Files
openshift-resource-governance/app/core/thanos_client.py

323 lines
11 KiB
Python

"""
Thanos client for historical data queries and aggregations.
Complements PrometheusClient for long-term data analysis.
"""
import requests
import logging
from datetime import datetime, timedelta
from typing import Dict, List, Optional, Any
import json
logger = logging.getLogger(__name__)
class ThanosClient:
"""
Client for querying Thanos (OpenShift's historical metrics store).
Used for historical data, trends, and complex aggregations.
"""
def __init__(self, thanos_url: str = None):
"""
Initialize Thanos client.
Args:
thanos_url: Thanos query endpoint URL
"""
self.thanos_url = thanos_url or self._get_thanos_url()
self.session = requests.Session()
self.session.timeout = 30
# Disable SSL verification for self-signed certificates
self.session.verify = False
# Disable SSL warnings
import urllib3
urllib3.disable_warnings(urllib3.exceptions.InsecureRequestWarning)
# Add service account token for authentication
self._add_auth_token()
def _get_thanos_url(self) -> str:
"""Get Thanos URL from environment or use default."""
import os
return os.getenv('THANOS_URL', 'http://thanos-query:9090')
def _add_auth_token(self):
"""Add service account token for authentication."""
try:
with open('/var/run/secrets/kubernetes.io/serviceaccount/token', 'r') as f:
token = f.read().strip()
self.session.headers.update({
'Authorization': f'Bearer {token}'
})
except FileNotFoundError:
logger.warning("Service account token not found, proceeding without authentication")
def query(self, query: str, time: str = None) -> Dict[str, Any]:
"""
Execute instant query against Thanos.
Args:
query: PromQL query
time: RFC3339 timestamp (default: now)
Returns:
Query result
"""
try:
params = {'query': query}
if time:
params['time'] = time
response = self.session.get(
f"{self.thanos_url}/api/v1/query",
params=params
)
response.raise_for_status()
return response.json()
except Exception as e:
logger.error(f"Thanos instant query failed: {e}")
return {'status': 'error', 'error': str(e)}
def query_range(self, query: str, start: str, end: str, step: str = "1h") -> Dict[str, Any]:
"""
Execute range query against Thanos.
Args:
query: PromQL query
start: Start time (RFC3339 or relative like "7d")
end: End time (RFC3339 or relative like "now")

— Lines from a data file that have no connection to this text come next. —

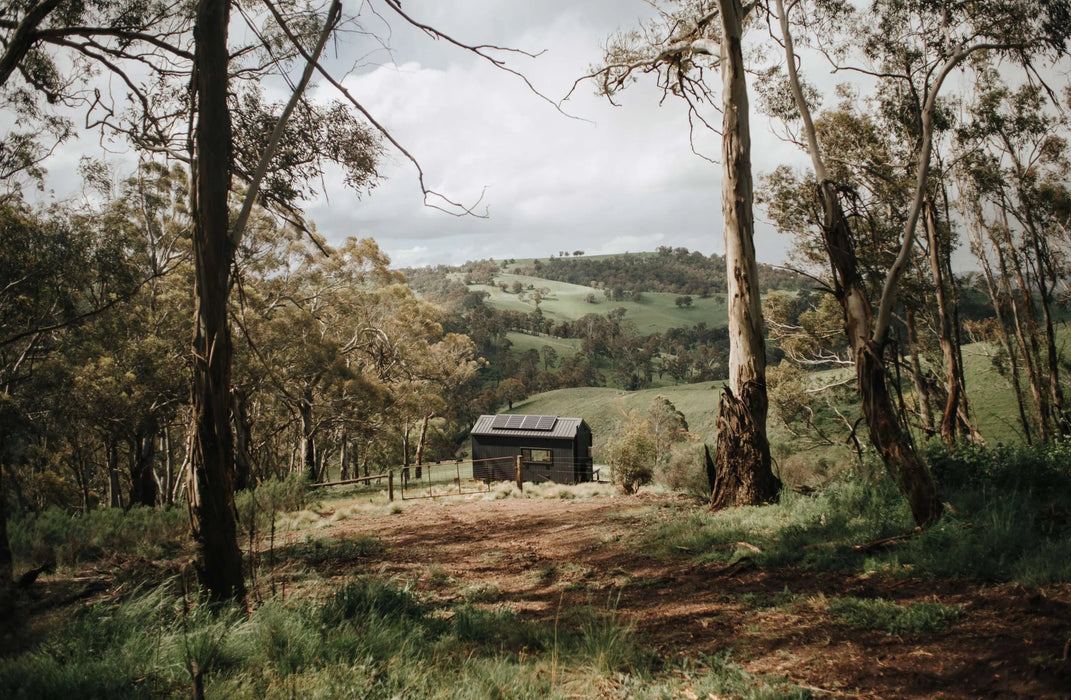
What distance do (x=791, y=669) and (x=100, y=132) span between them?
805 cm

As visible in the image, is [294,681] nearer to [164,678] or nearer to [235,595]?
[164,678]

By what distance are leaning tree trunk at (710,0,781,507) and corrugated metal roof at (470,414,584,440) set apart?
75.7 feet

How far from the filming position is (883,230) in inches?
582

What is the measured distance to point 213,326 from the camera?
13.5 ft

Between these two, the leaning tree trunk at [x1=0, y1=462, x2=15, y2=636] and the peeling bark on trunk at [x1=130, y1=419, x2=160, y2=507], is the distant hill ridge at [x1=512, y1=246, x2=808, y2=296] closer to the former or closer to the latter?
the peeling bark on trunk at [x1=130, y1=419, x2=160, y2=507]

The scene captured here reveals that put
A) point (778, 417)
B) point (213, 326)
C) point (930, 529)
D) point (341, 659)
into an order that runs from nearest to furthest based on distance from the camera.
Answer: point (341, 659) → point (213, 326) → point (930, 529) → point (778, 417)

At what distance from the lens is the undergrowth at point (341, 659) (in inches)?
99.4

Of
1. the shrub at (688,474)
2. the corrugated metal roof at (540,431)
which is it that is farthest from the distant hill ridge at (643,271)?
the shrub at (688,474)

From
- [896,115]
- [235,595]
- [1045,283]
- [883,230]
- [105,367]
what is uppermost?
[896,115]

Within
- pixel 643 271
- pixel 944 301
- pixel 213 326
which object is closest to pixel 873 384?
pixel 213 326

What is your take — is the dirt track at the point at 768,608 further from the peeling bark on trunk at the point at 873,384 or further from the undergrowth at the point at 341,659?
the peeling bark on trunk at the point at 873,384

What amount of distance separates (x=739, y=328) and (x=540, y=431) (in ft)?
79.4

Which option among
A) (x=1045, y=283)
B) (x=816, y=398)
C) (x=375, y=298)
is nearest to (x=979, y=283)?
(x=1045, y=283)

step: Query resolution step width
Returns:
Range query result
"""
try:
params = {
'query': query,
'start': start,
'end': end,
'step': step
}
response = self.session.get(
f"{self.thanos_url}/api/v1/query_range",
params=params
)
response.raise_for_status()
return response.json()
except Exception as e:
logger.error(f"Thanos range query failed: {e}")
return {'status': 'error', 'error': str(e)}
def get_cluster_capacity_historical(self, days: int = 7) -> Dict[str, Any]:
"""
Get historical cluster capacity data.
Args:
days: Number of days to look back
Returns:
Historical capacity data
"""
end_time = datetime.now()
start_time = end_time - timedelta(days=days)

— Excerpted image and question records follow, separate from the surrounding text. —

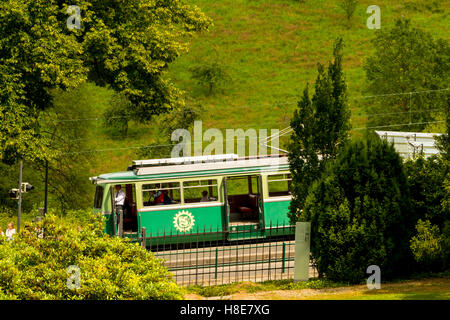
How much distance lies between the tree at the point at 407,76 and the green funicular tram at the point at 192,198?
29.3 metres

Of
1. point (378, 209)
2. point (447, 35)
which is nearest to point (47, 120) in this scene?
point (378, 209)

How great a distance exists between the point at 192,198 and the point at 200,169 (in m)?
1.15

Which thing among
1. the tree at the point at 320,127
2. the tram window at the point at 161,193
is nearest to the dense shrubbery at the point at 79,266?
the tree at the point at 320,127

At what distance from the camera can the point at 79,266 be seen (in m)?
11.4

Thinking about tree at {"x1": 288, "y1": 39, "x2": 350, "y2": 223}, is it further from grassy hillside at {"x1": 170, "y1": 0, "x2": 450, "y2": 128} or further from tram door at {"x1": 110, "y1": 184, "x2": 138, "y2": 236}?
grassy hillside at {"x1": 170, "y1": 0, "x2": 450, "y2": 128}

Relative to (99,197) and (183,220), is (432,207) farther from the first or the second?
(99,197)

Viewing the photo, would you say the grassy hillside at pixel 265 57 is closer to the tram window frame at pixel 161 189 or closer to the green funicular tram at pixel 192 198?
the green funicular tram at pixel 192 198

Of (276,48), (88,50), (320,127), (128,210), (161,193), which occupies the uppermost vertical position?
(276,48)

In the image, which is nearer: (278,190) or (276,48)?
(278,190)

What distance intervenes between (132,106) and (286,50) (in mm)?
54849

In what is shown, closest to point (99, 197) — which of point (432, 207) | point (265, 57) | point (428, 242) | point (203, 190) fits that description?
point (203, 190)

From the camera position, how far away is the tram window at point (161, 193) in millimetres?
24891

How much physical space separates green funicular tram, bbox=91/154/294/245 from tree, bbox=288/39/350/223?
7.01 metres
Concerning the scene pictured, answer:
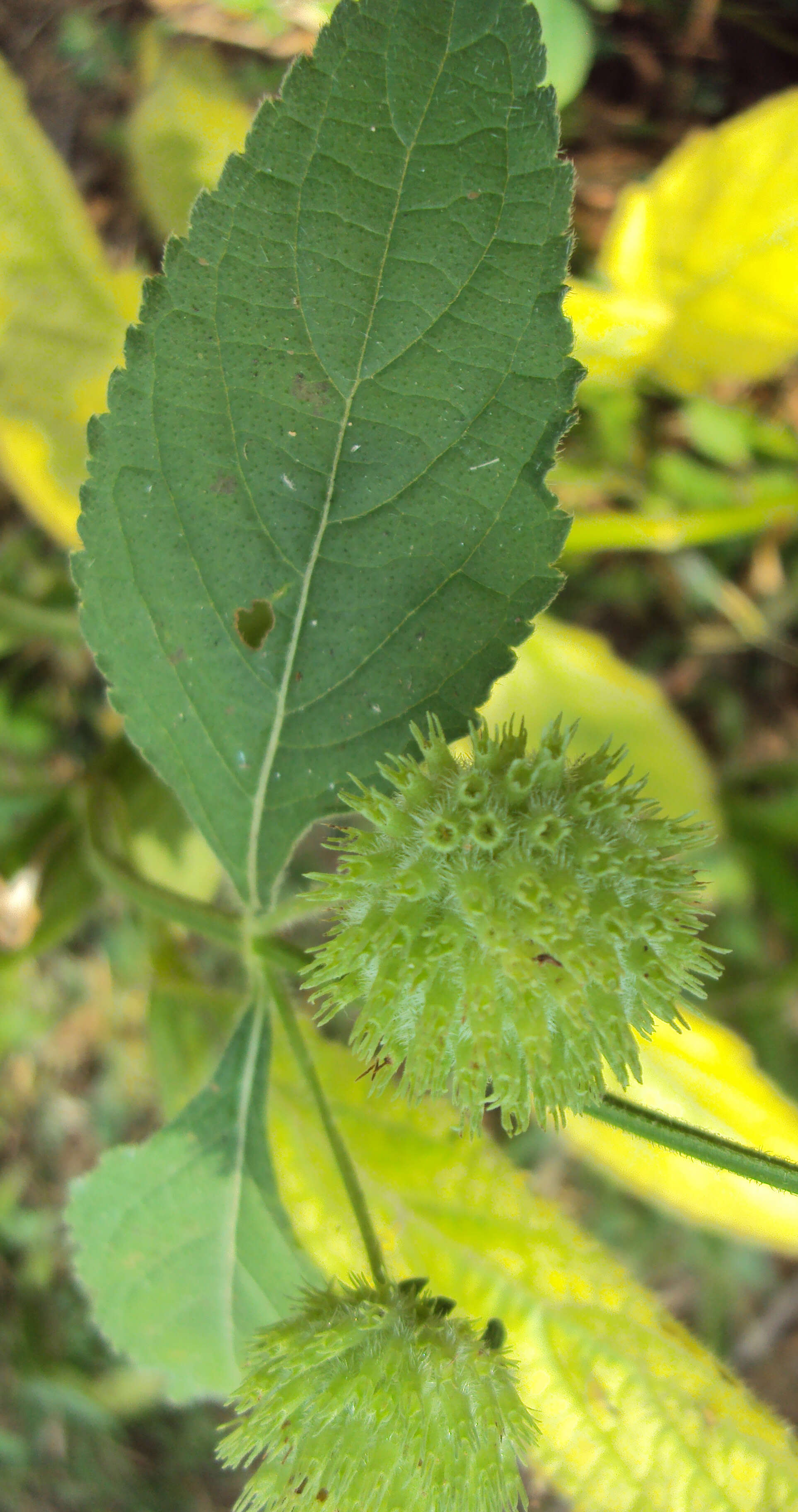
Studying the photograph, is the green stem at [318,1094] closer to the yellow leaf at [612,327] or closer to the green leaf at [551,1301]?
the green leaf at [551,1301]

# Query for cluster capacity over time
query = "max(kube_node_status_capacity{resource=\"cpu\"} * on(node) group_left() kube_node_status_allocatable{resource=\"cpu\"}) by (cluster)"
return self.query_range(
query=query,
start=int(start_time.timestamp()),
end=int(end_time.timestamp()),
step="1h"
)
def get_resource_utilization_trend(self, days: int = 7) -> Dict[str, Any]:
"""
Get historical resource utilization trends.
Args:
days: Number of days to look back
Returns:
Resource utilization trends
"""
end_time = datetime.now()
start_time = end_time - timedelta(days=days)
# CPU utilization trend - real cluster data
cpu_query = "avg(rate(container_cpu_usage_seconds_total{container!=\"POD\",container!=\"\"}[5m])) by (cluster)"

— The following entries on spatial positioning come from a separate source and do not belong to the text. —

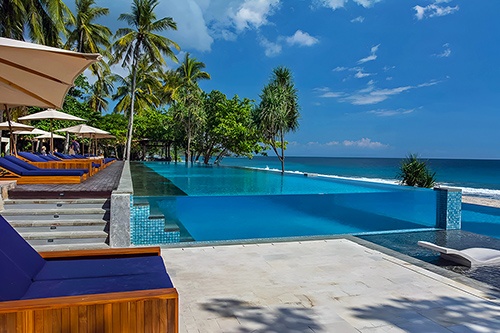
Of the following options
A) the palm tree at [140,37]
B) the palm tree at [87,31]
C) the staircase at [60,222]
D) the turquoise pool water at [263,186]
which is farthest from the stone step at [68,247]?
the palm tree at [87,31]

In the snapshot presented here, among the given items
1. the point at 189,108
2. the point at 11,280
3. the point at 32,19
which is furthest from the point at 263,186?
the point at 189,108

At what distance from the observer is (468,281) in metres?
3.29

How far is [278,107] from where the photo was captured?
18156 mm

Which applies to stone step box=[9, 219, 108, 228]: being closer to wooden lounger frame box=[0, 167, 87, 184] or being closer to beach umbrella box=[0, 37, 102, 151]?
beach umbrella box=[0, 37, 102, 151]

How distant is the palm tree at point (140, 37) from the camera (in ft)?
64.0

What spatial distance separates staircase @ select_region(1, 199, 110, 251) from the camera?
4512 mm

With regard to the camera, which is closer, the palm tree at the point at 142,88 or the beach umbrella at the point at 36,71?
the beach umbrella at the point at 36,71

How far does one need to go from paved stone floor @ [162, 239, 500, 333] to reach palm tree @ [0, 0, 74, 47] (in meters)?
15.4

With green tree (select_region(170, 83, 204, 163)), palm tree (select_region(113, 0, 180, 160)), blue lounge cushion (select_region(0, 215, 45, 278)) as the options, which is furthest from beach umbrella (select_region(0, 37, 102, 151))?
green tree (select_region(170, 83, 204, 163))

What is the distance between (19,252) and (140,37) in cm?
2014

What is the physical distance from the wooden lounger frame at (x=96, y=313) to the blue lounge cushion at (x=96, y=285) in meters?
0.24

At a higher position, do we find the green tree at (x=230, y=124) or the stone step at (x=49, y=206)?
the green tree at (x=230, y=124)

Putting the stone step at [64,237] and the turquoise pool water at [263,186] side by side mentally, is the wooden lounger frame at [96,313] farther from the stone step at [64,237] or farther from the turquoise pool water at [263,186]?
the turquoise pool water at [263,186]

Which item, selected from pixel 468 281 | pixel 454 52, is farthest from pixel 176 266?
pixel 454 52
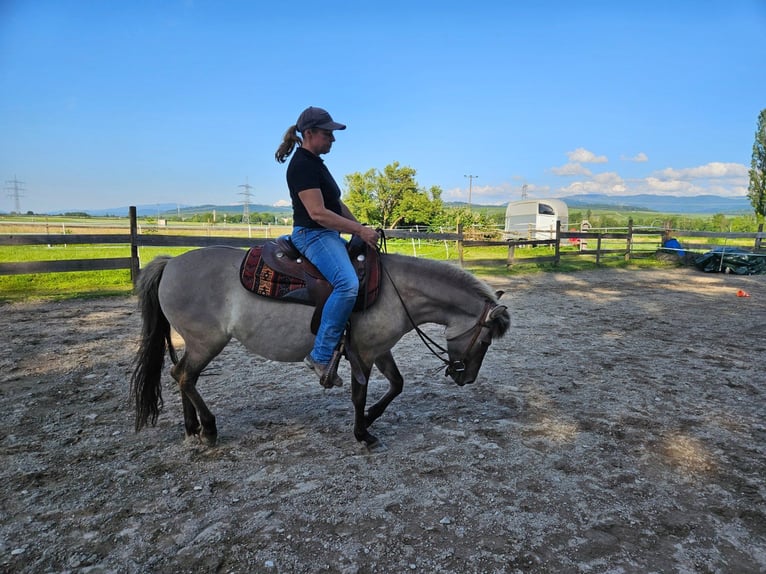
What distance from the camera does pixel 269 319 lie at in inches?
130

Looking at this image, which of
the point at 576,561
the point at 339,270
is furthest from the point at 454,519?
the point at 339,270

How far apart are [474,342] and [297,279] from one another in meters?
1.50

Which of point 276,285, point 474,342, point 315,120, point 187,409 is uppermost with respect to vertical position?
point 315,120

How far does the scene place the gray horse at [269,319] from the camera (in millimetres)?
3326

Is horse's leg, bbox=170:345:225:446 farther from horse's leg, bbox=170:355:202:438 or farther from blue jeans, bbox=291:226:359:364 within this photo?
blue jeans, bbox=291:226:359:364

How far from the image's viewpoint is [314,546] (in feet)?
7.51

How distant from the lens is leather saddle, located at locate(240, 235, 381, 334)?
10.7 ft

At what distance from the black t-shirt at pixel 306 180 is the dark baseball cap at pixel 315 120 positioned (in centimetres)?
17

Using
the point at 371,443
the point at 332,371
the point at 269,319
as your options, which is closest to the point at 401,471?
the point at 371,443

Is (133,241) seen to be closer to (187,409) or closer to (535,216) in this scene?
(187,409)

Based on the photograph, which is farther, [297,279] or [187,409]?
[187,409]

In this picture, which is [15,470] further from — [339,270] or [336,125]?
[336,125]

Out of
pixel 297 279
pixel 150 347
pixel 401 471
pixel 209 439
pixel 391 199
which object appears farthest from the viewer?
pixel 391 199

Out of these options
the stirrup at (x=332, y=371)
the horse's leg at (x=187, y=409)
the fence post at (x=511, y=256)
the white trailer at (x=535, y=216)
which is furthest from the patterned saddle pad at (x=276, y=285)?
the white trailer at (x=535, y=216)
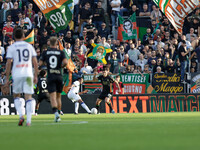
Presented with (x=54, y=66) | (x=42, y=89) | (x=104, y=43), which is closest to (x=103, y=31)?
(x=104, y=43)

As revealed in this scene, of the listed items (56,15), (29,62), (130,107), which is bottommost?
(130,107)

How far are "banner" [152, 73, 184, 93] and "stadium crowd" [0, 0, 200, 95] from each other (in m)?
0.28

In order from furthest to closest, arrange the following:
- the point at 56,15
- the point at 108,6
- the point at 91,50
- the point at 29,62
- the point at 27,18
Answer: the point at 108,6 → the point at 27,18 → the point at 91,50 → the point at 56,15 → the point at 29,62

# Memory utilization trend - real cluster data
memory_query = "avg(container_memory_working_set_bytes{container!=\"POD\",container!=\"\"}) by (cluster)"
cpu_data = self.query_range(
query=cpu_query,
start=int(start_time.timestamp()),
end=int(end_time.timestamp()),
step="1h"
)
memory_data = self.query_range(
query=memory_query,
start=int(start_time.timestamp()),
end=int(end_time.timestamp()),
step="1h"
)
return {
'cpu_trend': cpu_data,
'memory_trend': memory_data,
'period': f"{days} days",
'start_time': start_time.isoformat(),
'end_time': end_time.isoformat()
}
def get_namespace_resource_trends(self, namespace: str, days: int = 7) -> Dict[str, Any]:
"""
Get historical resource trends for a specific namespace.
Args:
namespace: Namespace name
days: Number of days to look back
Returns:
Namespace resource trends
"""
end_time = datetime.now()
start_time = end_time - timedelta(days=days)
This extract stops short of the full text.